Why you need to listen to your grumbling appendix, even after years of putting up with it
- If you have endured bouts of abdominal pain over the years, you may suffer from what some doctors call chronic appendicitis
- Because of a lack of classic symptoms, medical opinion is divided on whether it exists, and how it should be treated
The pain first hit when I was a teenager: an unrelenting grinding in my lower abdomen, as if my internal gears were gummed up. A fleeting thought crossed my mind – could it be my appendix? – but I dismissed it, since I felt fine the next day.
Throughout my young adulthood, the grinding pain recurred every few weeks or so. When it hit, I’d clench my jaw and curl up in the fetal position, but within a few hours, the attack would pass.
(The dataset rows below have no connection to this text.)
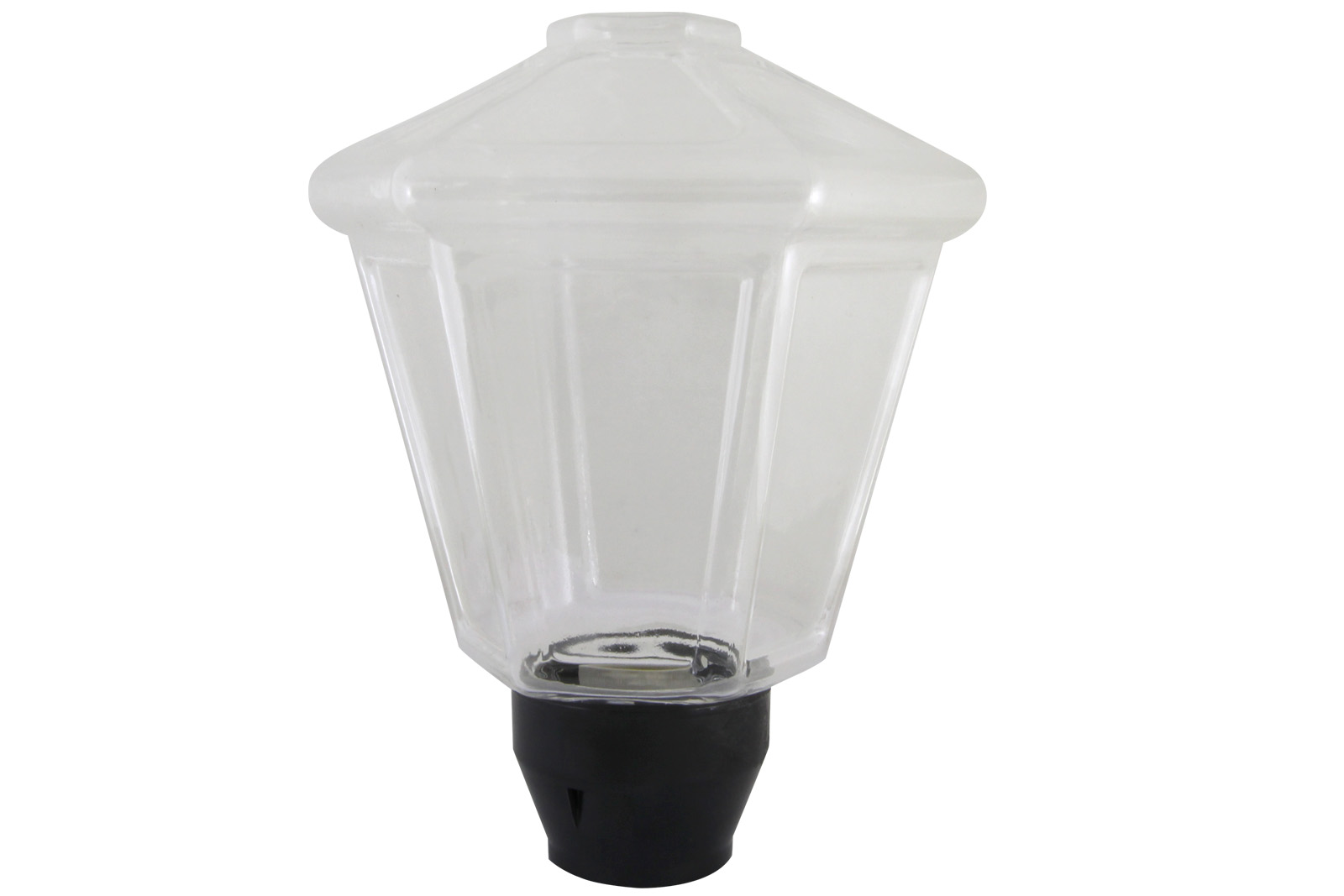 Corp de iluminat NTU 05-40-111 felinar IP54 (transparent PMMA, bază A85, E27) TDM(SQ0330-0806)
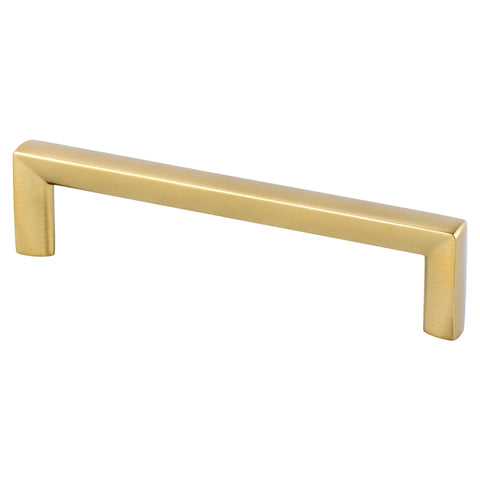 Metro 128mm CC Modern Brushed Gold Pull - Formally known as Modern Bronze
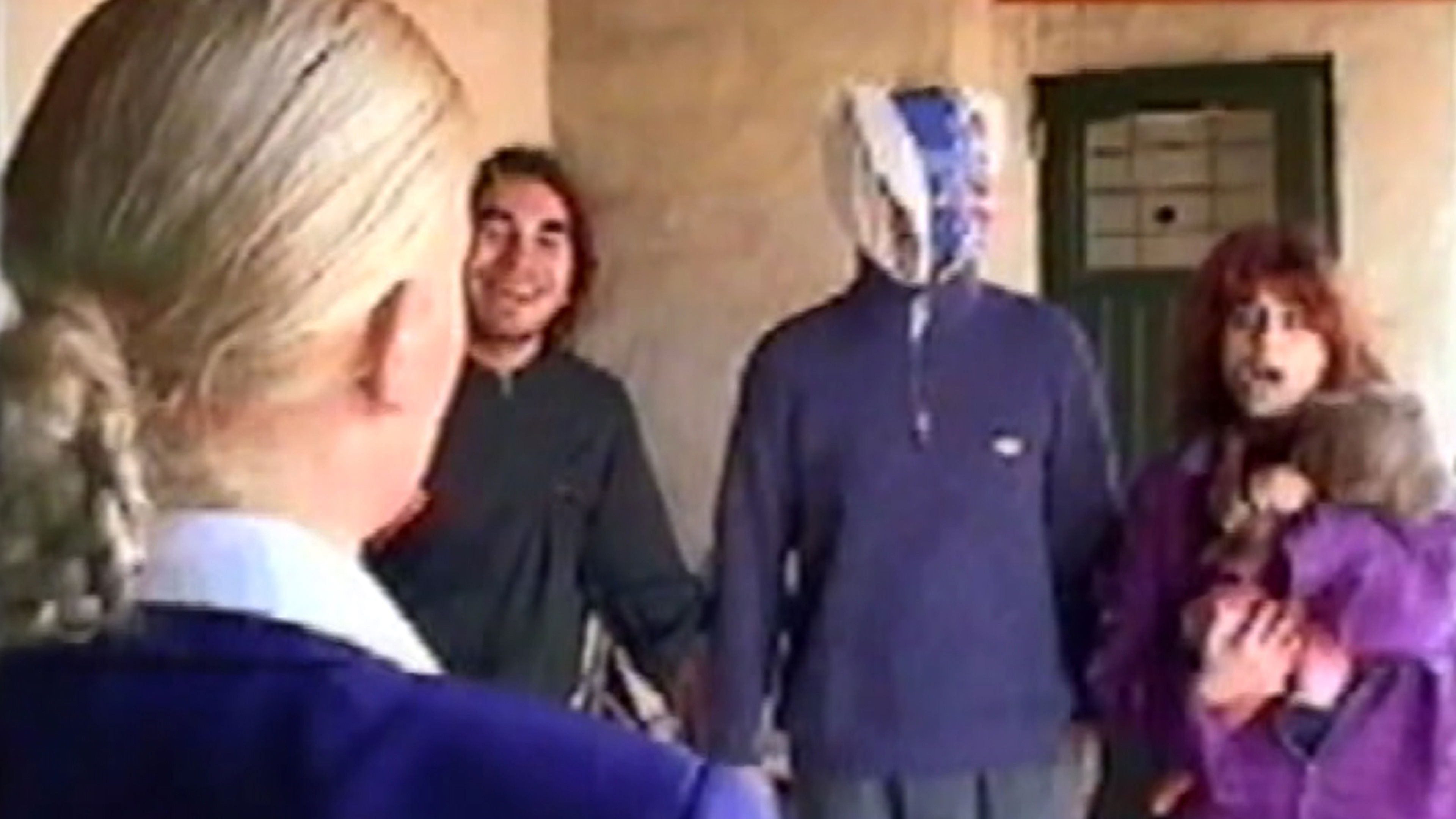 Backdrop for Evita against the oligarch vampires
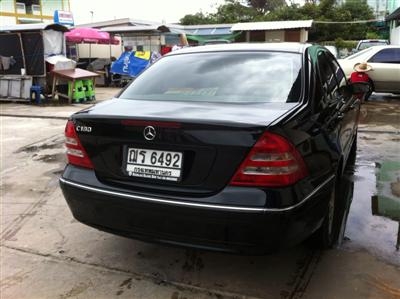 Benz C180 2.0AT ปี2003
I wasn’t concerned enough to have a doctor check me out since things receded quickly.
But then in my early 30s, I had what seemed like just another bout of this pain, but this time, it didn’t go away. I headed to the hospital, where I learned that my appendix was about to rupture.
The appendectomy performed on me revealed the likely origins of the mysterious pain that had plagued me for more than half my life. Appendicitis, it turns out, isn’t always acute. Some people can limp along for years with appendix-related pain from some sort of inflammation or obstruction – a condition known as chronic appendicitis.
Debate has long raged among physicians about whether the condition dubbed “grumbling appendix” is real.